Oh how cute!! How old is she?


----------



## Kally76 (Jun 14, 2010)

goldencontriever3 said:


> Oh how cute!! How old is she?


 
She was born on Tuesday, and she has already headbutted Ranger and Roxie. She is a fiesty little thing.


----------



## goldencontriever3 (Nov 7, 2008)

Kally76 said:


> She was born on Tuesday, and she has already headbutted Ranger and Roxie. She is a fiesty little thing.

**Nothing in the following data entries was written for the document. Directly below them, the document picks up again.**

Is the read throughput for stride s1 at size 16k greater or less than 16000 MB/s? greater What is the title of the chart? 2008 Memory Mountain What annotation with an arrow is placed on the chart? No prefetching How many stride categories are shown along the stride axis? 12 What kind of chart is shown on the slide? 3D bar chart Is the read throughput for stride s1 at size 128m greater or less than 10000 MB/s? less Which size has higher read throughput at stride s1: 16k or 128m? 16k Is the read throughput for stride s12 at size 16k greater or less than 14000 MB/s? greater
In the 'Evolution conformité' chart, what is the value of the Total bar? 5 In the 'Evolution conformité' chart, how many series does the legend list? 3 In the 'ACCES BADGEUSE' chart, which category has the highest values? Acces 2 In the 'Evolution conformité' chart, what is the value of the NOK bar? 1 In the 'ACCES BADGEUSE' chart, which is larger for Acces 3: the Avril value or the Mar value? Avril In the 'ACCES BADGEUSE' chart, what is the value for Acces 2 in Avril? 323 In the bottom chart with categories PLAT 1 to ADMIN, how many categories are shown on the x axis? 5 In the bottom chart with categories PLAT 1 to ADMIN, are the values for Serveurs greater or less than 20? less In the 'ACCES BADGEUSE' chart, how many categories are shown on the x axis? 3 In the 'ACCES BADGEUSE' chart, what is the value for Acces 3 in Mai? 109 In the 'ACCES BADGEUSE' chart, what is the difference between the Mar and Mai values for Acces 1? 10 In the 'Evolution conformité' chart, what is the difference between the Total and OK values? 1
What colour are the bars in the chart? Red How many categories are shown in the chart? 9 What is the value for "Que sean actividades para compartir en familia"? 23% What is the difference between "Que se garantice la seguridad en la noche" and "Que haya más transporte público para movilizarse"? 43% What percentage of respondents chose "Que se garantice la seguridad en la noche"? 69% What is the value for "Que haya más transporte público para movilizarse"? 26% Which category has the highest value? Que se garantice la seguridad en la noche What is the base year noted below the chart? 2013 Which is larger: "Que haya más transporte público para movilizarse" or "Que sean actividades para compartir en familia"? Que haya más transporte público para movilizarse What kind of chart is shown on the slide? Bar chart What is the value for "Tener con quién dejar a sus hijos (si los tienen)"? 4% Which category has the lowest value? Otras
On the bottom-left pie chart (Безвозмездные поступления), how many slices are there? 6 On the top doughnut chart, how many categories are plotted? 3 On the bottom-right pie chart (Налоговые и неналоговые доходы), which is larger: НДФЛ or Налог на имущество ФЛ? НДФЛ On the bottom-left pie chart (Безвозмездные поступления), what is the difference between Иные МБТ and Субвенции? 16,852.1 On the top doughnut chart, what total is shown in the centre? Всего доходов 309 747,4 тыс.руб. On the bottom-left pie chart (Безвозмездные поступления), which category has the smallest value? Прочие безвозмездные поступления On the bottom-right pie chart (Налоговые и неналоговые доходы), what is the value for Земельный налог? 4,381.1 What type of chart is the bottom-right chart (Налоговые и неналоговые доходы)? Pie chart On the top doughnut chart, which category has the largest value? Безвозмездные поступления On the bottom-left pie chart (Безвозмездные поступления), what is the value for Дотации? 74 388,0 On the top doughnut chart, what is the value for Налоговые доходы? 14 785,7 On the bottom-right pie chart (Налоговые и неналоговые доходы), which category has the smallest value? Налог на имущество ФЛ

Sounds like she is going to be the boss! She is so cute!


----------



## West (Jul 9, 2010)

She's adorable


----------



## PB&J (Jun 19, 2009)

She is SO cute!


----------



## Jackson'sMom (Oct 13, 2007)

I think goats are so cute.


----------



## Tahnee GR (Aug 26, 2006)

Cute cute cute! I love goats


----------



## Karen519 (Aug 21, 2006)

*Butterbean*

Butterbean is BEYOND ADORABLE!! I love her!!
Looks like your dogs love her, too!!!


----------



## jackie_hubert (Jun 2, 2010)

Oh I've always wanted a goat! Butterbean is adorable. I think she should have honorary GR status and participate on the forum.


----------



## Jax's Mom (Oct 16, 2009)

Butterbean is soo cute!!


----------



## Paige&Lily (Nov 4, 2010)

She is so stinkin cute and I love her name!


----------



## Murphysmom (Nov 2, 2009)

OMG I LLLLLOOOOOOVVVVVVEEEEE goats! She's so freaking cute, and I love her name! I can't wait to move out to the country so we can have goats!!


----------



## C's Mom (Dec 7, 2009)

Very sweet!


----------



## Neeko13 (Jul 10, 2010)

Hello Butterbeans, welcome to the world, Miss cutie patutie::


----------



## Tanyac (Jun 18, 2008)

Ahhh, Butterbean is such a cutie:


----------



## LifeOfRiley (Nov 2, 2007)

Oh my god, how cute! I'm envious -- I've always wanted a goat. I just adore them.


----------



## Lisa_and_Willow. (Dec 18, 2007)

Best name ever! What a cutie!


----------



## DaisyGolden (Jan 4, 2008)

She is so cute and I love her name.


----------



## Augie's Mom (Sep 28, 2007)

What a doll!!!

Love the name. I think there was a boxer named Butterbean too, but she is way cuter!!


----------



## coppers-mom (Jan 9, 2009)

Butterbean is adorable!!!!!!!!!!!!!!!!!!!!!
goats are smart too - it sounds like she is already making her rules known.
I had a pet goat when I was a kid. His name was Cinnamon and he followed me around like a dog. he wasn't a cute as butterbean though.


----------



## janine (Aug 8, 2009)

I couldn't wait to click on this thread to see what a Butterbean was!!! She is cute!!!


----------



## bioteach (Nov 13, 2010)

As a Capricorn, I can't resist Butterbean! Precious!


----------



## Claire's Friend (Feb 26, 2007)

Tahnee GR said:


> Cute cute cute! I love goats


Me too !!!


----------